- SOURCE EXTRACT -
** start **

The caveat is that I have yet to play the Witcher 3. I’m playing that next. Some details: I played Batman: Arkham Knight for about fifty-six hours on the PC and the version I played was the Premium Edition, so I had all the downloadable content.

So I’m going to do a spoiler free write up first and I’ll write up some bullet points that may have spoilers after the score.

First and foremost, we have to talk about bugs and glitches. When Arkham Knight was released on PC last year, it was a disaster. The game had so many bugs and glitches that it was pretty much unplayable. So how does it play now, one year later? I am happy to say that while there are some bugs still in the game, it did not substantially affect my enjoyment of the game. For me, there were primarily two bugs: stuttering/frozen screen and sometimes the audio would cut out. And I have a GTX 1070, so I’m fairly sure it wasn’t the card. Anyways, while not the ideal scenario, the game was still playable and awesome.

Secondly, the visuals in this game are just amazing. When I started up the game, the first thing I noticed was just how awesome this game looked. This is not just because of detailed textures and graphics engine, but because of everything else. The art direction is just amazing. You can’t help but marvel at the detail that has been applied to this world. It’s clear when you drive through Gotham City’s streets that artists drew and designed every aspect of this city and the player’s experience benefits greatly from it. Furthermore, the animations are just fantastic. Most of the cut scenes are in-game because of how good everything looks and because of camera positioning and motion capture. This game just has a top notch presentation.

In regards to audio, the music is great. It’s not ground breaking, but it’s exactly the kind of dark, orchestral music you’d expect from a Batman story. If you’ve played any of the last three Arkham games, then you will be delighted to hear that familiar Batman theme play again.

Gameplay in this game can be broken down into a few parts. Firstly, there’s the polished, free flow combat system that originated in the Arkham series and was subsequently copied by many other games. At this point in time, the system just feels good and I think most returning fans expect this system to remain in the game, with some minor improvements. These minor improvements include the use of new gadgets during fights, the introduction of some new enemies, and the use of the environment to add variety to combat moves. There are a lot of challenge maps afterwards, and I played through some but not all of them. In my opinion, the main draw of playing some of these challenge maps is to see some locations that you would not see otherwise.

The second part of gameplay involves stealthily clearing a room of enemies. This is also a fan favorite and expected to return. Minor additions include the addition of new enemies that either restrict your use of abilities, enemies who revive fallen abilities, invisible enemies, drones, and those who must be taken out last lest the rest of the enemies be alerted. This game mode was already fun and the small additions are nice.

A minor addition that I enjoyed immensely was the inclusion of Batman’s allies (like Robin and Nightwing) in the combat and stealth portions. I felt like these were so fun that if Rocksteady explored this mechanic further, this could have been the cool, new thing in the place of the less fun Batmobile combat.

Third, there are puzzles. These usually involve gadgets , the Batmobile, and standing on platforms. I’m glad they included puzzles, but the puzzles along with Batmobile combat are the weakest parts of this game. Additionally, some of the Riddler puzzles are so elaborate they kind of break the fourth wall in that it would take years to construct something like this, much less underneath a city of skyscrapers.

** end **

- PROBLEMS TO SOLVE -
1 – According to the Arkham Knight review, what were the two main bugs the reviewer encountered on PC?
2 – Reproduce the stretch of the Arkham Knight review from "The caveat is" through "after the score.".

- SUPPLIED MATERIAL -
** start **

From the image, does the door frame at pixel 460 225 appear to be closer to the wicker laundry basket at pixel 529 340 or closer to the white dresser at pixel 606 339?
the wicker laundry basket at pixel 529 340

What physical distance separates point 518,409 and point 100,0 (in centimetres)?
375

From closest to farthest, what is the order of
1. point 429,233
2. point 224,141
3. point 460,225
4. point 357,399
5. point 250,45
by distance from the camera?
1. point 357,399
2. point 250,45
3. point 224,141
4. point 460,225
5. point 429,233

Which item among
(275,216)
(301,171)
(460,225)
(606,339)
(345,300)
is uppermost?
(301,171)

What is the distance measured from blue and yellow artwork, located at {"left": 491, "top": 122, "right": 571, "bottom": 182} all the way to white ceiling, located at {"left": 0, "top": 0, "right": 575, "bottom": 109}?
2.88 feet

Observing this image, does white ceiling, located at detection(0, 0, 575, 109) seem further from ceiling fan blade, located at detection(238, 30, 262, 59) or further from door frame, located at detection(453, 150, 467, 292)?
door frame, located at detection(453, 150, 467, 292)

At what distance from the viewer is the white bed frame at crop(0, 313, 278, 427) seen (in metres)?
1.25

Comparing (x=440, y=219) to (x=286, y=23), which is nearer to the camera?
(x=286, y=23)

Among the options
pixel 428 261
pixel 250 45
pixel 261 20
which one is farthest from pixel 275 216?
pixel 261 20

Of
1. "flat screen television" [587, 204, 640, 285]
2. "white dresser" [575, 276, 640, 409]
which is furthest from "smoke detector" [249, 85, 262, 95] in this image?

** end **

- PER-TASK OUTPUTS -
1 – A stuttering or frozen screen, and audio that sometimes cut out.

2 –
The caveat is that I have yet to play the Witcher 3. I’m playing that next. Some details: I played Batman: Arkham Knight for about fifty-six hours on the PC and the version I played was the Premium Edition, so I had all the downloadable content.

So I’m going to do a spoiler free write up first and I’ll write up some bullet points that may have spoilers after the score.